Yeah, I hate those really lame, plain buttons. Which is why I chose those themes. Add some fun and color to your life! 

I have both Firefox and Safari on my Dock, too. Right next to each other, in fact.


----------



## Amie (Apr 13, 2006)

fryke said:
			
		

> Browsers are for weak people.


Then we all must be dead.


----------



## Amie (Apr 13, 2006)

Lt Major Burns said:
			
		

> firefox doesn't have PithHelmet.  firefox does have horrible buttons.


Firefox's original default buttons are much better than Safari's, IMO. Still, I like the variation of themes. Which Safari doesn't even have.


----------



## Amie (Apr 13, 2006)

I don't use any ad blocker (free or otherwise), because I don't see any ads, anyway. Explain that.


----------



## Veljo (Apr 13, 2006)

To be honest I don't really like Firefox. It isn't really built into the interface properly, and it feels sloppy and wrong.

I only use it when something in Safari doesn't work, which is pretty rare nowadays.


----------



## Amie (Apr 13, 2006)
....
REQUIRED ACTIONS:
1. Print the passage of the browser forum thread from "I don't use" to "sloppy and wrong." without any changes.
2. In the browser forum thread, when does Veljo use Firefox?
3. Go on with the browser forum thread from the point where it stops.
....
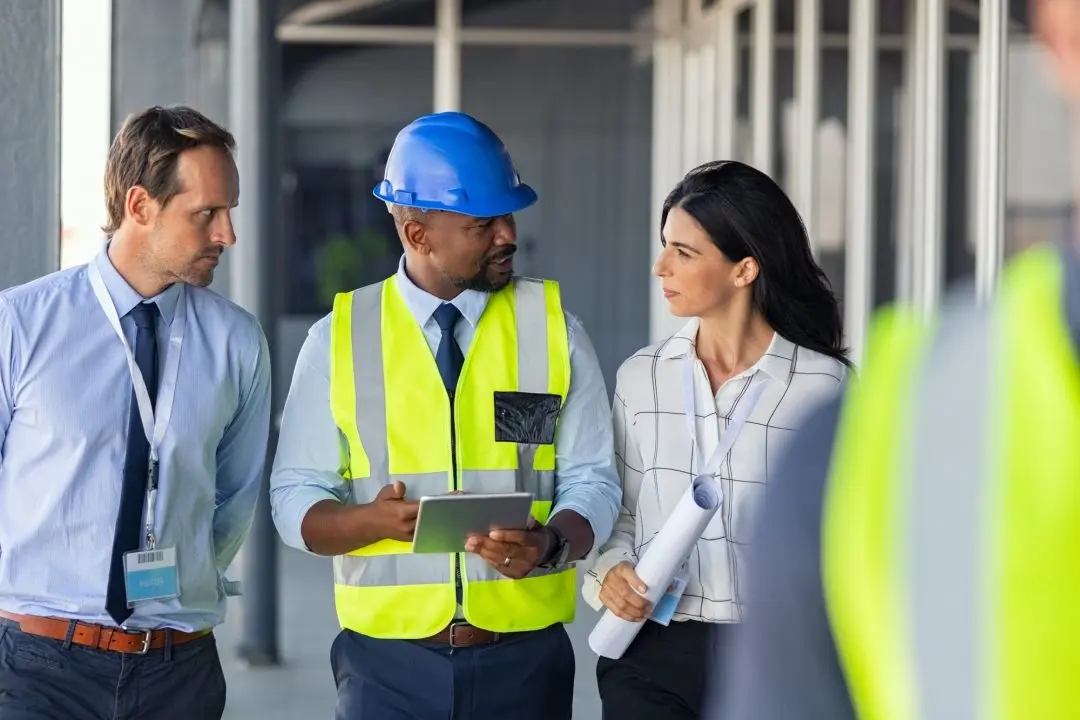 Storage and Logistics Solutions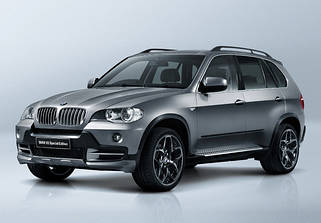 BMW X5 (E70) 2007-2013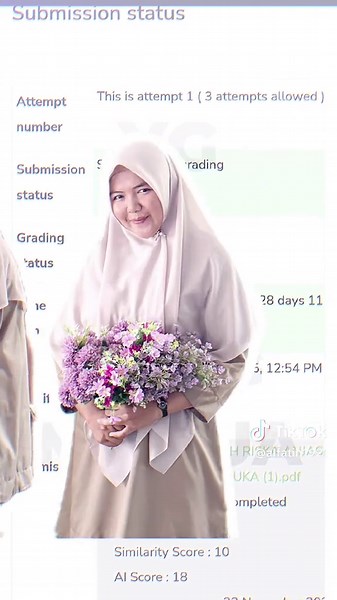 Tips Menulis Artikel Ilmiah untuk Universitas Terbuka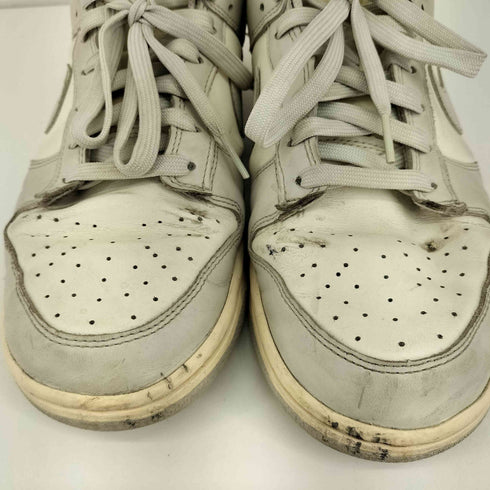 ナイキ NIKE Dunk Low Light Bone ライトボーン メンズ JPN:29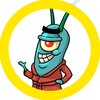 Logo of telegram channel dr_plnktn — Dr_Plankton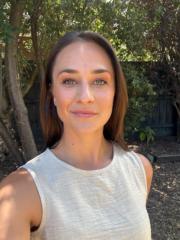 Merryn Thurston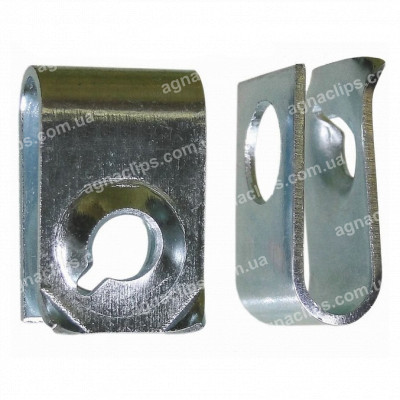 H 2385 Скоба Honda 90308SB2013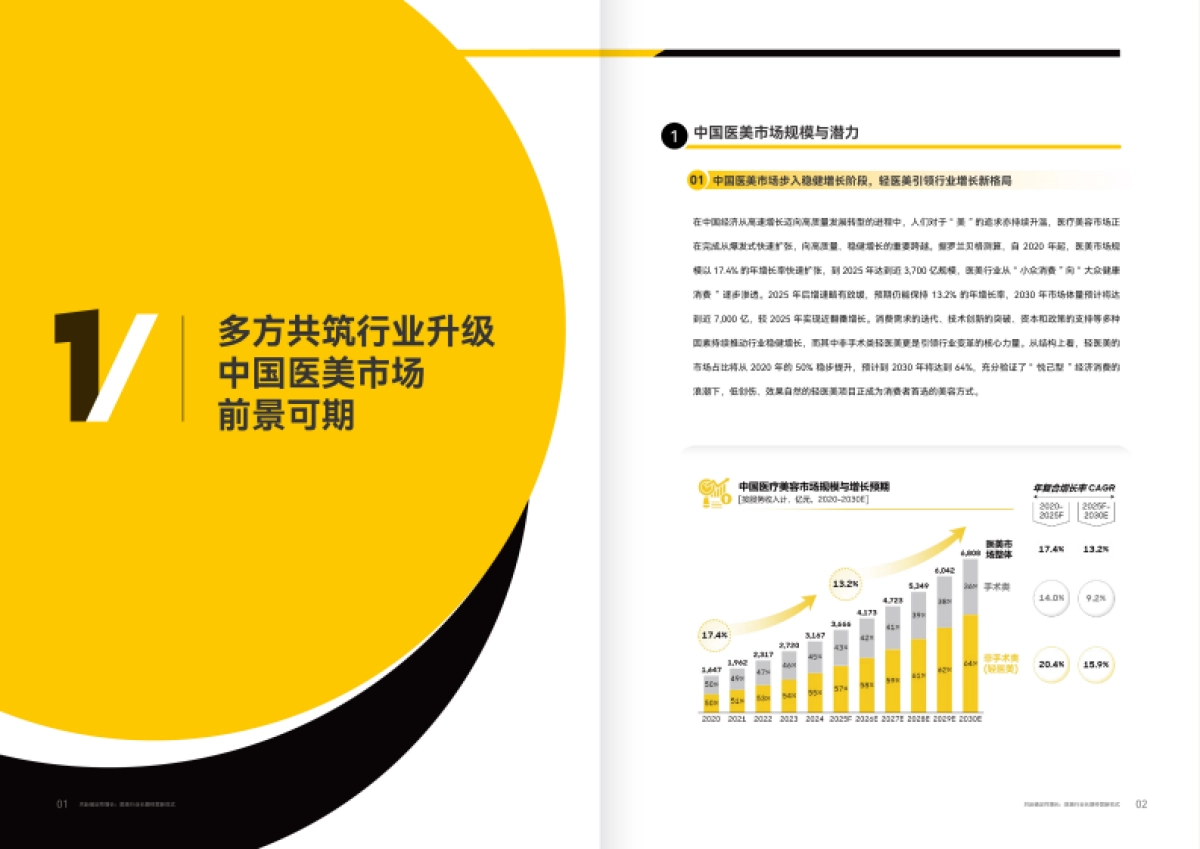2025医美行业白皮书-罗兰贝格x美团医美_第4页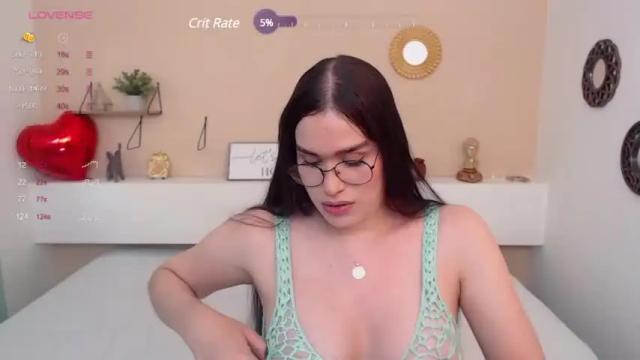 Image 4 of candyflowers2 Stream on Chaturbate on 14 months ago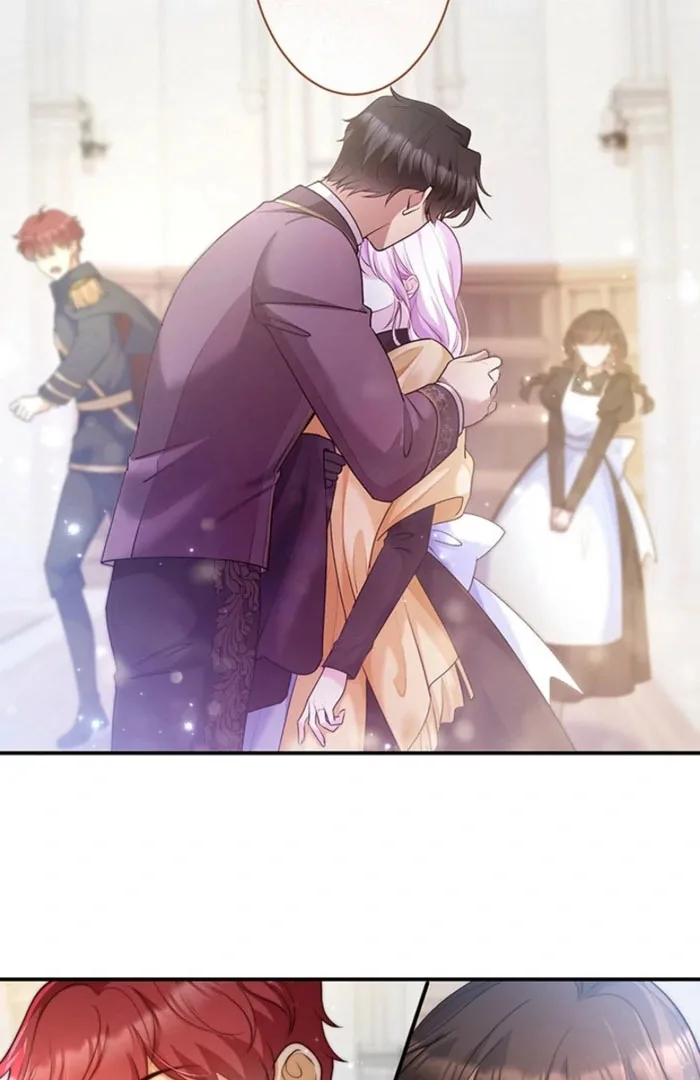 The Quiet Night You Disappeared: Nowhere to Run from the Husband I Divorce Chapter 28 page 68
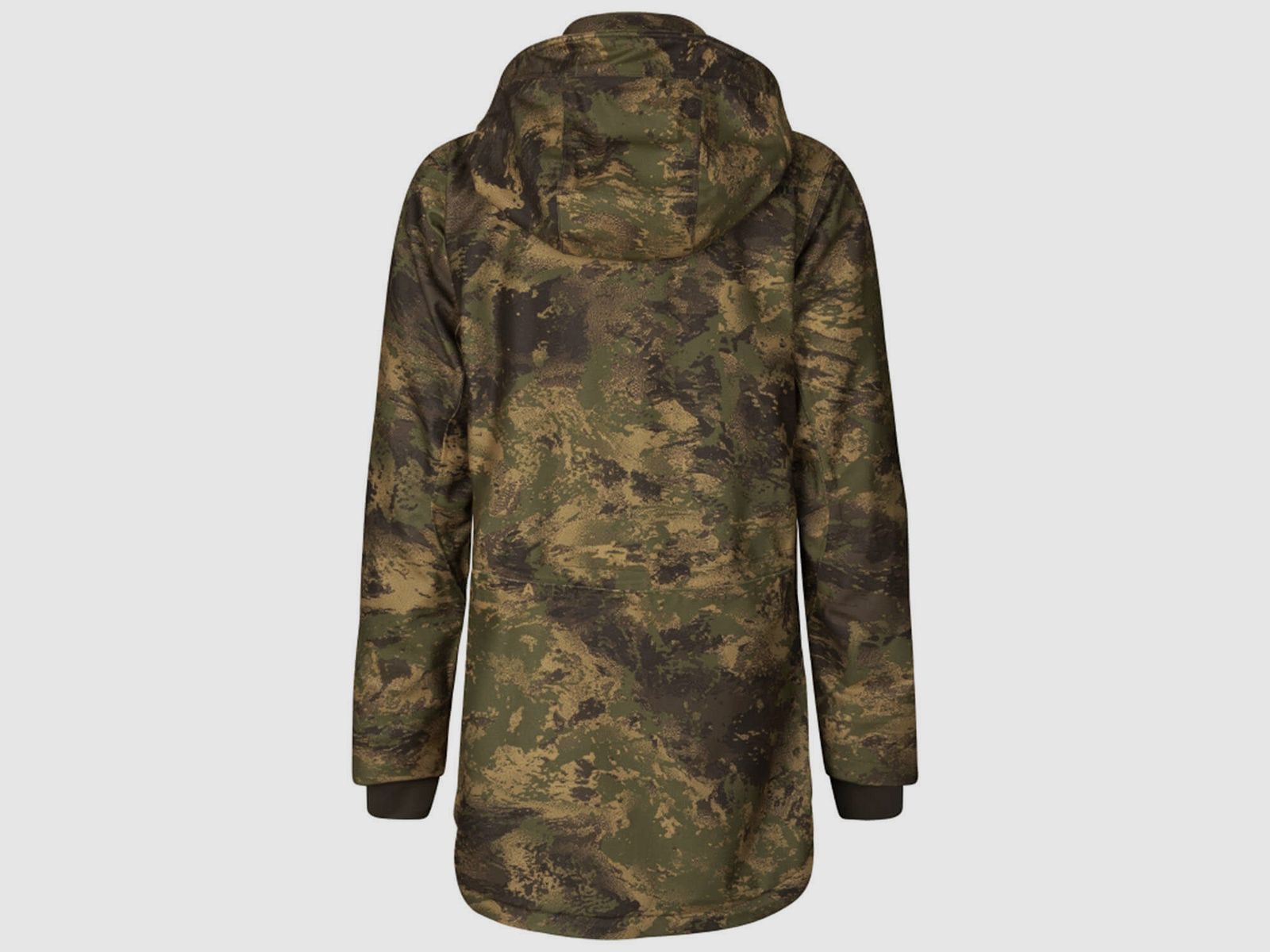 Härkila Damenjacke Deer Stalker Camo HWS (AXIS MSP)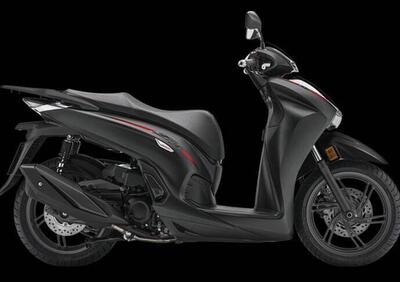 Honda SH 350 Sport (2021 - 24) - Annuncio 9154746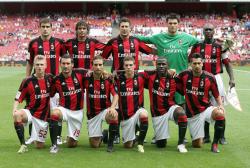 2011 Milan #15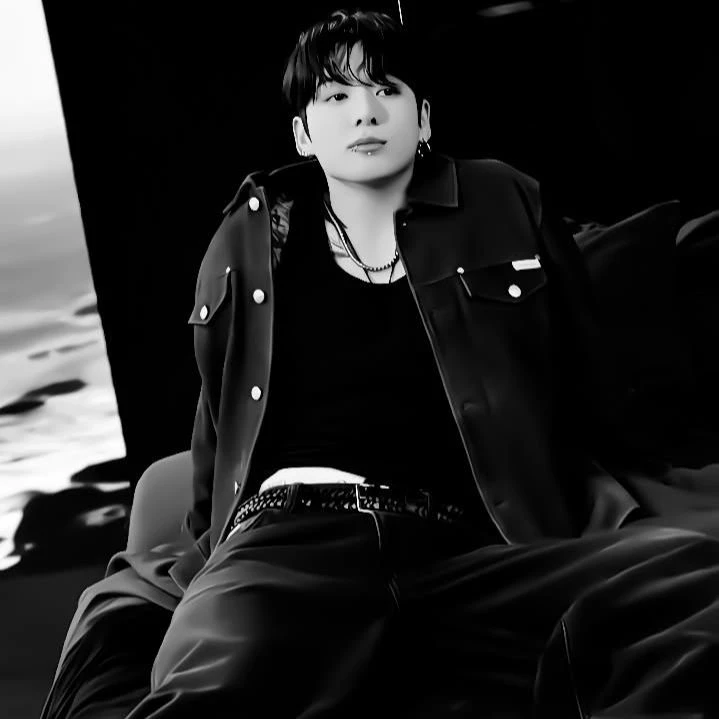 Jeon Jungkook thumbnail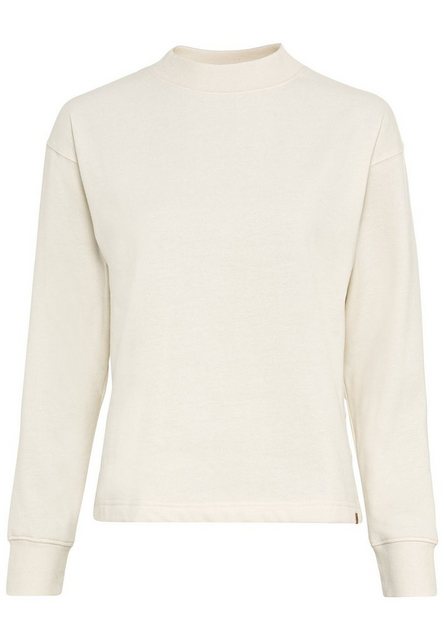 camel active Sweatshirt Sweatshirt günstig online kaufen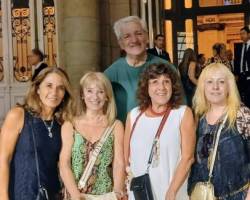 Astor, Piazzola Eterno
....
RESPONSES PER TASK:
1.
I don't use any ad blocker (free or otherwise), because I don't see any ads, anyway. Explain that.


----------



## Veljo (Apr 13, 2006)

To be honest I don't really like Firefox. It isn't really built into the interface properly, and it feels sloppy and wrong.

2. Only when something in Safari doesn't work.

3.
Veljo said:
			
		

> To be honest I don't really like Firefox. It isn't really built into the interface properly, and it feels sloppy and wrong.


Themes! Themes!


----------



## Mikuro (Apr 13, 2006)

Themes can only change the look, though. If it were just the looks that bothered me, then...well, it wouldn't really bother me. The problem is that Firefox doesn't _act_ or _feel_ like a Mac program. And so far all the themes I've tried only make it even less Mac-like. 

Just to give one example, look at the popup menus anywhere in Firefox (e.g., control-click, or use a menu in your personal toolbar). They're complete hacks, and don't look _or act_ the way Mac menus should. Appearance-wise, I don't really care; I don't like OS X's menu transparency anyway. But working with these menus, especially when they have sub-menus, is a pain in the kiester, because it doesn't work the way _every other program_ does. Using Firefox, I feel like I might as well be running Windows-in-a-Box. Applications should not invent their own basic UI controls. That's what we have OSes for.

Most other controls in Firefox have similar problems. It's a big turnoff.

Firefox also doesn't get some of OS X's goodies like the floating dictionary (Tiger only), built-in spell checker, etc.

I really _want_ to like Firefox. It's so flexible, and it makes the geek in me happy. But it makes the Mac user in me very, very sad.

Firefox is still my second browser, though, and has earned a place in my Dock, right below Safari. It's by no means a bad browser. But it has an awful lot of rough edges.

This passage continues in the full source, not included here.